“用不了这么多……”

    陶守义却再度把钱袋推给了他。

    “封包还是要给的,就当是图个吉利吧。”

    徐耕耘闻言,便不再拒绝,立刻对着陶守义和银柳儿一阵道谢。

    待其离开后,陶守义让人收拾了周围的痕迹后,便要送银柳儿回村。

    银柳儿却道:“刚才王桂的话已经说的那么明确了,此事断定是与四海茶楼脱不了干系的,你还是先去准备你的吧。”

    “我要动手了这你都知道?”陶守义表情略夸张:“真是知我者莫过于柳儿也!”

    银柳儿只睇了他一眼。

    “那是因为某人的脑仁有限,一眼就可穿透。

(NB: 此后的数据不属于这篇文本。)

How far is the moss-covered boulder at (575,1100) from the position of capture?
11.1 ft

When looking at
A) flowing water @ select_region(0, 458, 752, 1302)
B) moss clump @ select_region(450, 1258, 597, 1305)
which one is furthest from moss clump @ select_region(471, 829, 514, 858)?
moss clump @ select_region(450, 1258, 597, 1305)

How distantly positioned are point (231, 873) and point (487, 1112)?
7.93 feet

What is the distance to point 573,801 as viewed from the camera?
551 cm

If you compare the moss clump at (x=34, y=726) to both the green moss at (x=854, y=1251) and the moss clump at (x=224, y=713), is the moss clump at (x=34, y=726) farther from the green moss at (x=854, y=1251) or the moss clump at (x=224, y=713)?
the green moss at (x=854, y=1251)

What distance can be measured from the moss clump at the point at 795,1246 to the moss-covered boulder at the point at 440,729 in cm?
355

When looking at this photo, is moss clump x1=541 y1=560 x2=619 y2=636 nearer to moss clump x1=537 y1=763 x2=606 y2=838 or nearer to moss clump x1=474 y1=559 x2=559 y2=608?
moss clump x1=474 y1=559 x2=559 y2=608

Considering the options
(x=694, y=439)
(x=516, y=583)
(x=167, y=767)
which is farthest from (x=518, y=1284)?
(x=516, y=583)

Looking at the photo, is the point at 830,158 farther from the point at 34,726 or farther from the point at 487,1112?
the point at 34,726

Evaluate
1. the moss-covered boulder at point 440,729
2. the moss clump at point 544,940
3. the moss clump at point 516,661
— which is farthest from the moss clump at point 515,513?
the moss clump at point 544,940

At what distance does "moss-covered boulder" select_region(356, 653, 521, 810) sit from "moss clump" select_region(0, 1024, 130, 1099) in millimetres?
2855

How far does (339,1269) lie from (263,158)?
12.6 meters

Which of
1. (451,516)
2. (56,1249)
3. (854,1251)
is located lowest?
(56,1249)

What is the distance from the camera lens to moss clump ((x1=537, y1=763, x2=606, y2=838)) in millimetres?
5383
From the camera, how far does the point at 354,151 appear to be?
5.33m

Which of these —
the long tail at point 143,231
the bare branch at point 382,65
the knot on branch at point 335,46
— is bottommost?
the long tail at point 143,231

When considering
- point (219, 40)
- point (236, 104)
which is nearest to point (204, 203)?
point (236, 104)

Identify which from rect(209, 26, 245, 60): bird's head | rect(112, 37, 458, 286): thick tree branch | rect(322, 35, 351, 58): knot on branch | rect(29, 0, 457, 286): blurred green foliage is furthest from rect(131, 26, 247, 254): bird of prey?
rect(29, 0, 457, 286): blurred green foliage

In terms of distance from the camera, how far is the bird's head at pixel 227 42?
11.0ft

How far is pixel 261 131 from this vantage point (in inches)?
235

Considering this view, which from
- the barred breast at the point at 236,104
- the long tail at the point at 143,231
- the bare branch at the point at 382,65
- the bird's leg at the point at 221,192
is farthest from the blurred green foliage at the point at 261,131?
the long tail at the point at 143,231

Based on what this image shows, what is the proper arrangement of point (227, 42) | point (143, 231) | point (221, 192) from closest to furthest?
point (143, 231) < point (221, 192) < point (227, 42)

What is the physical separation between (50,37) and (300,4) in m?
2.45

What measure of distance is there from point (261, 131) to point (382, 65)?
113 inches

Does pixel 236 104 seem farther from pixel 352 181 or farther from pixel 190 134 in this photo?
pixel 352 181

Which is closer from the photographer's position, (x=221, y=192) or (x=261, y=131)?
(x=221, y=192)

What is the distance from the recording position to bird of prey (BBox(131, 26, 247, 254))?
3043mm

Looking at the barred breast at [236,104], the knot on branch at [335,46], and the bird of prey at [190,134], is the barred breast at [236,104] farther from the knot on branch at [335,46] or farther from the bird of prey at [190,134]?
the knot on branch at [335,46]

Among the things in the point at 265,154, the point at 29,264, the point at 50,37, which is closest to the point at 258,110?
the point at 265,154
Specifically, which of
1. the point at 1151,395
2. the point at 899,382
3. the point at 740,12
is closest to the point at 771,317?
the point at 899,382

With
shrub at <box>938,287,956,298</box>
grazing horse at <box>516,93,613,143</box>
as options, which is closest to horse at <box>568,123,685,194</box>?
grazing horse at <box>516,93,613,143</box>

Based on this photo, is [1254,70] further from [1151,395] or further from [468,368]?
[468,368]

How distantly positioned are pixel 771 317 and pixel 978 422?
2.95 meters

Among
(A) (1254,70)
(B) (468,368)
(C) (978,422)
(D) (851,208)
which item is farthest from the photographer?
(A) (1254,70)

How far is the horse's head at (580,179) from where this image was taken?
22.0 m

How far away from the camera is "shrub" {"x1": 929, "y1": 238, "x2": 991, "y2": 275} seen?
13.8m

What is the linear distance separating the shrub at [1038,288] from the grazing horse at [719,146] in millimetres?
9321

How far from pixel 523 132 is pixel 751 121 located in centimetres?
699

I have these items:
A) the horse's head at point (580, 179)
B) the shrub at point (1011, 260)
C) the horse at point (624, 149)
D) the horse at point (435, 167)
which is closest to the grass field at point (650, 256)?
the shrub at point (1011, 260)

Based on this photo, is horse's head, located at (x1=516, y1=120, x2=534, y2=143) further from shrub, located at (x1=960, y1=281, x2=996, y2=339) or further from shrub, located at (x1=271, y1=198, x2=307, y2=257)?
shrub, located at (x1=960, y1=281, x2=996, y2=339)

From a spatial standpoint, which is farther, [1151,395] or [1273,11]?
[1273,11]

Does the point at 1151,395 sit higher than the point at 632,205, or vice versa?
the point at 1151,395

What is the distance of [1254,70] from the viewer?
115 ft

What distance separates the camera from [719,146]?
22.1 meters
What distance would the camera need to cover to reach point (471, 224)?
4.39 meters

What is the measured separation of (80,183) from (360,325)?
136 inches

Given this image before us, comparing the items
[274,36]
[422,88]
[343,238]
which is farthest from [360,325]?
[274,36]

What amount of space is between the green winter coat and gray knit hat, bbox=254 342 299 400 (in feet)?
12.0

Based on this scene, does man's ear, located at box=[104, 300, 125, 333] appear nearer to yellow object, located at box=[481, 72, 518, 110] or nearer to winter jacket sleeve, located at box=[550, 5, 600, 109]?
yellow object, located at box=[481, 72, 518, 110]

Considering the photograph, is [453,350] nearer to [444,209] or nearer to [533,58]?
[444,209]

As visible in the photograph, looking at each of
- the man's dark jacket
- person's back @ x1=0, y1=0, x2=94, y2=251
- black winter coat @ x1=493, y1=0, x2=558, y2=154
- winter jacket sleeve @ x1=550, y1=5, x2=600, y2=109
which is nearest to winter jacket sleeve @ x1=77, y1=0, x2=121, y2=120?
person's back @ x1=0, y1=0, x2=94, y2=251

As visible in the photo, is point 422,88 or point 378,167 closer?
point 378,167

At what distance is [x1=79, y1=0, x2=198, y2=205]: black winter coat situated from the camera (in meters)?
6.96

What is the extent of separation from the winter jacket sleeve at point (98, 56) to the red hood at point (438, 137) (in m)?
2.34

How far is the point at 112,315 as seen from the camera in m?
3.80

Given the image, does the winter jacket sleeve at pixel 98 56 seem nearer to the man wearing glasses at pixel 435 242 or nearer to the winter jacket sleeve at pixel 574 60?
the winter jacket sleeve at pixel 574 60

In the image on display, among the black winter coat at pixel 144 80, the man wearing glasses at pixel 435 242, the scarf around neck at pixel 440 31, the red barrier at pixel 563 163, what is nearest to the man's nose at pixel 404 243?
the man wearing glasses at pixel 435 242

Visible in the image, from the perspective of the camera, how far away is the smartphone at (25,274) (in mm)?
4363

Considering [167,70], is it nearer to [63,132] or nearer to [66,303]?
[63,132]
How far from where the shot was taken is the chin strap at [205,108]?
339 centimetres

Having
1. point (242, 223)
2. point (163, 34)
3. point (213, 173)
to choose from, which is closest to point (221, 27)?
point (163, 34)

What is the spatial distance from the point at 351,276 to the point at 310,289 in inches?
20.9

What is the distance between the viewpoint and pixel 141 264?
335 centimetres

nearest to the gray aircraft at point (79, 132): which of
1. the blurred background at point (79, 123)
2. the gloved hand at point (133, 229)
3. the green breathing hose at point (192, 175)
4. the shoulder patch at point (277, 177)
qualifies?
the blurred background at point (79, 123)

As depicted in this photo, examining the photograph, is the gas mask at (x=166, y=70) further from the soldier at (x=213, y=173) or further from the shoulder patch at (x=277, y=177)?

”

    陶守义:“……”

    你杠就是你对呗。

    他最终还是坚持把银柳儿送到了村口才离开。

    银柳儿正欲回村,却见一人从暗中走了出来。

    浓妆艳抹到大晚上都不卸妆的,赫然正是潘媒婆。

    潘媒婆看了看陶守义离开的方向,眸底快速地上过了一抹什么。

    银柳儿将她的微表情尽收眼底,却视若罔闻,继续要离开。

    ——毕竟本来也没啥交情。

    潘媒婆却快速上前几步,拦下了她。

    “银老板,等等……”

    银柳儿面无表情:“这么晚了,有事?”

    若是换做面对其他人,遇到眼下这情况,少不得要打探打趣一番的,但是对面的可是银柳儿,想到她竟然能抓到自己一直深藏多年的把柄,她便顿时敛了心思。

    刚才所看到的一幕更是连提都不敢提起的。

    “实不相瞒,我今晚前来找你,的确是有事,否则也不至于一直在村口等你到现在了。

    昨晚我哥因为老眼昏花,做了对不起你们的事,我代他向你们道歉。”

    说着,她倒是实打实地对着银柳儿鞠了一躬。

    “但是,他现在也遭到报应了啊!我听说,你好像是对他说了什么,导致昨晚自从他回家后,就一直躺在床上,滴水不进,问啥也不理会的,活脱脱的像是被勾走了魂。

    而且,一夜之间,他现在头发全白了。银老板,你能不能告诉我,你到底对他说了什么,就算是我求你了,我就这么一位哥哥,一位亲人了啊!”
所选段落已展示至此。